The foray into the PRS by financial institutions is not new, but is a growing trend in the UK. For decades, buy-to-let has dominated the market with a large number of small and fragmented private landlords. More recently, big names, such as Legal and General and Goldman Sachs, have entered the build-to-rent market (BTR) alongside pension funds and other institutional investors. Between 2012 and 2018 the volume of investment in the PRS (excluding student accommodation) by institutional investors has grown from £10 billion to £35 billion. This keen interest in the PRS is not surprising as housing provides investors with an income stream from an asset that rises more than inflation over the long term. Rather than providing homes to a range of people in the PRS, they pump huge sums of money and debt into building swanky high rise flats for more affluent groups and professionals. Put bluntly, these new homes are out of reach for large numbers of renters who manage on low pay and precarious employment, with growing poverty amongst those in the PRS.
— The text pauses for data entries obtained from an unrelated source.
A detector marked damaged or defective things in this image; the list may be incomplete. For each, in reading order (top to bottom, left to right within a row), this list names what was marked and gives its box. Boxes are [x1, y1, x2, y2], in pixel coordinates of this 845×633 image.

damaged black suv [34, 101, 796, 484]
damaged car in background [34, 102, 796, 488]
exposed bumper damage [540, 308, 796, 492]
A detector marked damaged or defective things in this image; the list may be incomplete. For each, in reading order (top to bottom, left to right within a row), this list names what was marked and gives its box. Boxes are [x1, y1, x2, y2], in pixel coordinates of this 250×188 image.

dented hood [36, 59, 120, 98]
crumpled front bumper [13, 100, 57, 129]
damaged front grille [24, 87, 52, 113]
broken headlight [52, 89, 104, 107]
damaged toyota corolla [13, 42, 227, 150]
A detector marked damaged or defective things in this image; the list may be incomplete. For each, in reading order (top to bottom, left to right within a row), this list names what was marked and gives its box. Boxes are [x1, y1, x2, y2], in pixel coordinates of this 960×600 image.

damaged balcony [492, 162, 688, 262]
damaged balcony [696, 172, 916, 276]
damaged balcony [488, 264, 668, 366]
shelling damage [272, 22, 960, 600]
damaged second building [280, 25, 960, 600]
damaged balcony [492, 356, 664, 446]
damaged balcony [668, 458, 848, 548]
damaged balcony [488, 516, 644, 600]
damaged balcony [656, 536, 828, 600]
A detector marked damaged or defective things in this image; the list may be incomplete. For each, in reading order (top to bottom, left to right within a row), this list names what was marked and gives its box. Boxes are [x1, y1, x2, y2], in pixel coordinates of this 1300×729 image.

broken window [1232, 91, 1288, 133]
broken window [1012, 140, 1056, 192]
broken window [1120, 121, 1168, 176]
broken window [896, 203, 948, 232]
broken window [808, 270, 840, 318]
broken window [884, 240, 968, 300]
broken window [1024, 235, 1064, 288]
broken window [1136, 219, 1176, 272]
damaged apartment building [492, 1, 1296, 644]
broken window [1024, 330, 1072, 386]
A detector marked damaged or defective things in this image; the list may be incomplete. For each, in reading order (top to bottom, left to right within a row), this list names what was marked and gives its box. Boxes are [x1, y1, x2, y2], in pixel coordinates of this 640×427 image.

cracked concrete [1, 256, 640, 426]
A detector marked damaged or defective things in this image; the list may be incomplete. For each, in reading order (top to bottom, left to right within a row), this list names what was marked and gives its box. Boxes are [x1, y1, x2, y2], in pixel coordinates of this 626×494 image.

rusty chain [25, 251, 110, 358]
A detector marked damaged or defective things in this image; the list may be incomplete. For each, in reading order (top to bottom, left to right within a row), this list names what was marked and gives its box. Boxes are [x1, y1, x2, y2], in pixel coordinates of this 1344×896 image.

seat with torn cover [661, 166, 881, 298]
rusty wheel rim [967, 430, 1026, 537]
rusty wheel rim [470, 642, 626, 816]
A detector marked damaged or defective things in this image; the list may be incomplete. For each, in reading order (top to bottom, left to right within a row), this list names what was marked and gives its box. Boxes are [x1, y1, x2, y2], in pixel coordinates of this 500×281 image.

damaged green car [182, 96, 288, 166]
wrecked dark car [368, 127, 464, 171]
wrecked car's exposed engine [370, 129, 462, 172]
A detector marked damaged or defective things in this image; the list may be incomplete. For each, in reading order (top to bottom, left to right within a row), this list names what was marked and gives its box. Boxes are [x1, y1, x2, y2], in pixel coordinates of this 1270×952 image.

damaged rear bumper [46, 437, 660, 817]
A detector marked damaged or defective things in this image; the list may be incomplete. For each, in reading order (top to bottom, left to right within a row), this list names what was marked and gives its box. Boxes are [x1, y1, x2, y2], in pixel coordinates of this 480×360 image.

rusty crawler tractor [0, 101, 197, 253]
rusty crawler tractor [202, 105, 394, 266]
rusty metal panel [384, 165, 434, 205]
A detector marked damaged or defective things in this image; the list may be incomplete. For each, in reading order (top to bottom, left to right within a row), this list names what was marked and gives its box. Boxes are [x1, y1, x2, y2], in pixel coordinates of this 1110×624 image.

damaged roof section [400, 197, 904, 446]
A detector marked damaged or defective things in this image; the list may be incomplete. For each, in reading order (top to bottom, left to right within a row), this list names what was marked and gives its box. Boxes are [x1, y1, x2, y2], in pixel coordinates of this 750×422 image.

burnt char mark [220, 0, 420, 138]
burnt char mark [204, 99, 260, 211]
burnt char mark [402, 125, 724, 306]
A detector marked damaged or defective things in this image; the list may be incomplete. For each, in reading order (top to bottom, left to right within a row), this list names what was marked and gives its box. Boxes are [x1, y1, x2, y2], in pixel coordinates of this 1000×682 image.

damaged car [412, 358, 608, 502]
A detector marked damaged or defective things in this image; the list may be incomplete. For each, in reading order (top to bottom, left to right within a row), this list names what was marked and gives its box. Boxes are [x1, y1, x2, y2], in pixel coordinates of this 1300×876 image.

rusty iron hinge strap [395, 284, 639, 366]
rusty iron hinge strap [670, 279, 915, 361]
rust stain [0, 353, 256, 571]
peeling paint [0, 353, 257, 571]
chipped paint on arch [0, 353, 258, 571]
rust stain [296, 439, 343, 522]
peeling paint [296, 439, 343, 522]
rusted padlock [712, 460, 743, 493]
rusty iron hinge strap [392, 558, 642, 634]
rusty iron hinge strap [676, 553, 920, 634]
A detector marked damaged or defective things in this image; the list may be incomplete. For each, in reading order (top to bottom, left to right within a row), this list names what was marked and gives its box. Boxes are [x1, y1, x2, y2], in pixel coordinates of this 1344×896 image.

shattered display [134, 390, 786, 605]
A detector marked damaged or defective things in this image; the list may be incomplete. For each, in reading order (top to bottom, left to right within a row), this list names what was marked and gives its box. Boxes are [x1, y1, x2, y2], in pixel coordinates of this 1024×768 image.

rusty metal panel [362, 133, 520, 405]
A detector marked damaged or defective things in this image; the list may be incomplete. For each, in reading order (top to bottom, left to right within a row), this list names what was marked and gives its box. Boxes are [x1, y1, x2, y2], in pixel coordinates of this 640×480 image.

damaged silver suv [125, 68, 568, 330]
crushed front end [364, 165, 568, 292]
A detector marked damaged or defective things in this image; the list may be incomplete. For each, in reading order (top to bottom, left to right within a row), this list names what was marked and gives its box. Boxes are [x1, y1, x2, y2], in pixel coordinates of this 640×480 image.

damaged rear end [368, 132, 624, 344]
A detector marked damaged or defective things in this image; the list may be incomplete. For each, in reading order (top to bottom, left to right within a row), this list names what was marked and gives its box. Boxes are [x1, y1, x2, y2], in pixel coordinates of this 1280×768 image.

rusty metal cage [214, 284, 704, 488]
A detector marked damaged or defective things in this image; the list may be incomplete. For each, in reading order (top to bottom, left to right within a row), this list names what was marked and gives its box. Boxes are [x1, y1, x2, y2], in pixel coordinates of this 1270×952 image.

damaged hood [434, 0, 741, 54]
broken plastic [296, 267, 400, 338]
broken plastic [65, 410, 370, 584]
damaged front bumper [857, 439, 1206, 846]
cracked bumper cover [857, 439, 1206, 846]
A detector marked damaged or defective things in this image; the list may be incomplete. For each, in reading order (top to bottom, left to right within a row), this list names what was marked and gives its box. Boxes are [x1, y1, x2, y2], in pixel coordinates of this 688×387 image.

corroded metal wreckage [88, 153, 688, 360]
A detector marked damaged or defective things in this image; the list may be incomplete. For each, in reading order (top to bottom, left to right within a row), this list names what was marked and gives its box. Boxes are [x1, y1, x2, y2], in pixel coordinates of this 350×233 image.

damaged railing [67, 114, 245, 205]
The present dysfunctions in our housing market are closely tied to the dynamics of finance in our economy. The financial crisis is a reminder of what can happen when we let the heady mix of rising house prices and unregulated capital go unchecked. Lloyds is the most prominent mortgage lender in the UK, and its plan to become a private landlord on a large scale should be a red flag. Banks’ lobbying efforts to persuade the government to prop up house prices will only intensify, as this serves the interests of our most powerful financial institutions. During the pandemic we have seen house prices soar, increasing 6.5% in the year to March 2021. This is despite the UK experiencing the worst economic downturn in 300 years. The government and the Bank of England have also propped up the housing market with policies that hurt renters. For example, stamp duty holidays and Quantitative Easing (QE) by the Bank of England have pumped huge sums into financial markets, ultimately directed towards the property market which sustains rising house prices.

It’s commonplace to see banks and financial companies advertise their social and environmental objectives as being compatible with their profit-maximising goals. Lloyds has various social responsibility projects under the banner of ‘By your side’ and ‘Helping Britain Prosper’. Yet, we may look back on this time, as we did in 2008, and wonder why there wasn’t better regulation and more oversight by the government and our trusted regulators. Banks and institutional investors are good at advertising themselves as providers of quality homes, but we have seen the hidden dark side to this warm and fuzzy fairy tale. The big banks have spent decades making huge profits by cementing the divide between the housing ‘haves’ and ‘have nots’ in our society, and now they’re setting their sights on everyone they’ve left stranded at the bottom of the housing ladder.